Enertopia will have a 30% ownership in the private company upon signing the Definitive Agreement which will increase to 51% by the fourth Anniversary. Net profits will be shared with Enertopia’s proportionate share six months from signing the Definitive Agreement.

Enertopia has been able to structure a low cost entry point into an operation that is currently operating at a capacity of 900 plants and is placed in the top 10% in Canada.

The private company will be focused to grow and produce a high quality Medical product. The upfront capital infusion will allow current facilities to be upgraded and expanded to increase plant capacity and output as new patients are signed up.

Enertopia will focus on growing the business through market awareness and other programs across Canada to attract new patients.

We are at the early stages of a dynamic, growing industry that is poised to help hundreds of thousands of patients in the relief of their current pain and suffering.

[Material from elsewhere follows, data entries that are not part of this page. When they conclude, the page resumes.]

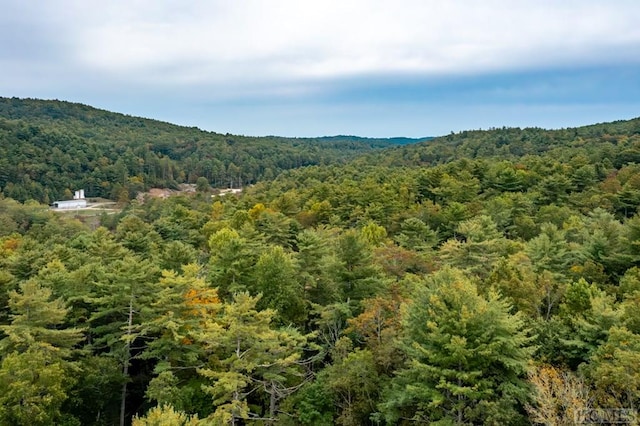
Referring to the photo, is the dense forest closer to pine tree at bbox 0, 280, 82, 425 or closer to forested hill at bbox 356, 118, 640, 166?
pine tree at bbox 0, 280, 82, 425

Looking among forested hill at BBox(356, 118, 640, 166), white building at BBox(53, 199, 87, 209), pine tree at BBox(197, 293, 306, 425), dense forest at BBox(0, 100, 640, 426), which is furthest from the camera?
white building at BBox(53, 199, 87, 209)

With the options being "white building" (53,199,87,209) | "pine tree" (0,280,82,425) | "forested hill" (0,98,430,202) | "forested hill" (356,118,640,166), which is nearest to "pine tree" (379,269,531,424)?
"pine tree" (0,280,82,425)

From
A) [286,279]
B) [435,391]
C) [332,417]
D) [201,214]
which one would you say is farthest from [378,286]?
[201,214]

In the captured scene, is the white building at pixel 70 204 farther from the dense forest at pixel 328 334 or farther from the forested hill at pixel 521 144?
the dense forest at pixel 328 334

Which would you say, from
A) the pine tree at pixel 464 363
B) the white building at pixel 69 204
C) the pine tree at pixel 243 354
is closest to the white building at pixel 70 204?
the white building at pixel 69 204

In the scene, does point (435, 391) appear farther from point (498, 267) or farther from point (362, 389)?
point (498, 267)

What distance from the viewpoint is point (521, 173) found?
5397cm

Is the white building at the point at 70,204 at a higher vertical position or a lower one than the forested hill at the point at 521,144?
lower

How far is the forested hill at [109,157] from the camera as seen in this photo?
103 m

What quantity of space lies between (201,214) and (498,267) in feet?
136

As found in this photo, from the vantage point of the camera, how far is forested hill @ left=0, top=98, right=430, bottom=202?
10338 cm

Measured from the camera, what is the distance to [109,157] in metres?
126

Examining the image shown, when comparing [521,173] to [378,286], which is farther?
[521,173]

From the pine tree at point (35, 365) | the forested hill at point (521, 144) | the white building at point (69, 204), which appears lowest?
the pine tree at point (35, 365)
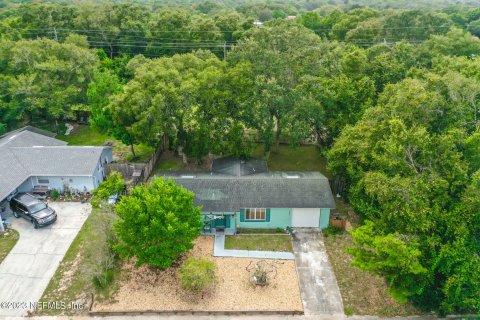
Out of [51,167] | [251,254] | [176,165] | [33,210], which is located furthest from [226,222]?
[51,167]

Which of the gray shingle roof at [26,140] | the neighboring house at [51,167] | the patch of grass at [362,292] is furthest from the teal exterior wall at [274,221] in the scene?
the gray shingle roof at [26,140]

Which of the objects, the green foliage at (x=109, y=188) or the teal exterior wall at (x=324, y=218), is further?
the teal exterior wall at (x=324, y=218)

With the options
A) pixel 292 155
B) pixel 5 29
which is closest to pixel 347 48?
pixel 292 155

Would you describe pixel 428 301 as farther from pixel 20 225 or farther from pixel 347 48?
pixel 347 48

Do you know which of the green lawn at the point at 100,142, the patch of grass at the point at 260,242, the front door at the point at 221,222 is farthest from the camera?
the green lawn at the point at 100,142

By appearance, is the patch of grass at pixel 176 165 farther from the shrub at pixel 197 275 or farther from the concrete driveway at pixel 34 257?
the shrub at pixel 197 275

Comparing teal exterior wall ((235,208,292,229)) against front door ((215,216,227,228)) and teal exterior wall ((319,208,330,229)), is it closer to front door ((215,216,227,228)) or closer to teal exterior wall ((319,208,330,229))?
front door ((215,216,227,228))

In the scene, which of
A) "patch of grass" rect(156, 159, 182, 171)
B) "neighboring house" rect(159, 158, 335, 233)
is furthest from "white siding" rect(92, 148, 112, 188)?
"neighboring house" rect(159, 158, 335, 233)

Also, on November 5, 2013, Enertopia has granted 675,000 stock options to officers, directors and consultant as per the 2011 equity compensation plan. The exercise price of the options is US$0.06 vested immediately expiring on November 5, 2018.

Robert McAllister,
President/CEO

About Enertopia

Enertopia’s shares are quoted in the USA with symbol ENRT and in Canada with symbol TOP. For additional information, please visit www.enertopia.com or call Robert McAllister, President, Enertopia Corporation at 1.250.765.6412

This release includes forward-looking statements within the meaning of Section 27A of the Securities Act of 1933, as amended, and Section 21E of the Securities Exchange Act of 1934, as amended. Statements which are not historical facts are forward-looking statements. The Company makes forward-looking public statements concerning its expected future financial position, results of operations, cash flows, financing plans, business strategy, products and services, evaluation of clean energy projects for participation and/or financing, competitive positions, growth opportunities, plans and objectives of management for future operations, including statements that include words such as "anticipate," "if," "believe," "plan," "estimate," "expect," "intend," "may," "could," "should," "will," and other similar expressions that are forward-looking statements. Such forward-looking statements are estimates reflecting the Company's best judgment based upon current information and involve a number of risks and uncertainties, and there can be no assurance that other factors will not affect the accuracy of such forward-looking statements. Factors which could cause actual results to differ materially from those estimated by the Company include, but are not limited to, government regulation, managing and maintaining growth, the effect of adverse publicity, litigation, competition, access to capital, and other factors which may be identified from time to time in the Company's public announcements and filings. The Company’s successful efforts in the oil and gas sector are dependent on many factors such as but not limited to financing, completion and production and field depletion. Expected field production could be materially different than from expected and past results. The Company's evaluation of alternative energy projects in the heat recovery, solar thermal, solar PV and water purification; and of resource projects provides no assurance that any particular project will have any material effect on the Company. Successful drilling of oil wells in Pennsylvania by others provides no assurance that the Company’s expected drill programs will also be successful, in whole or in part.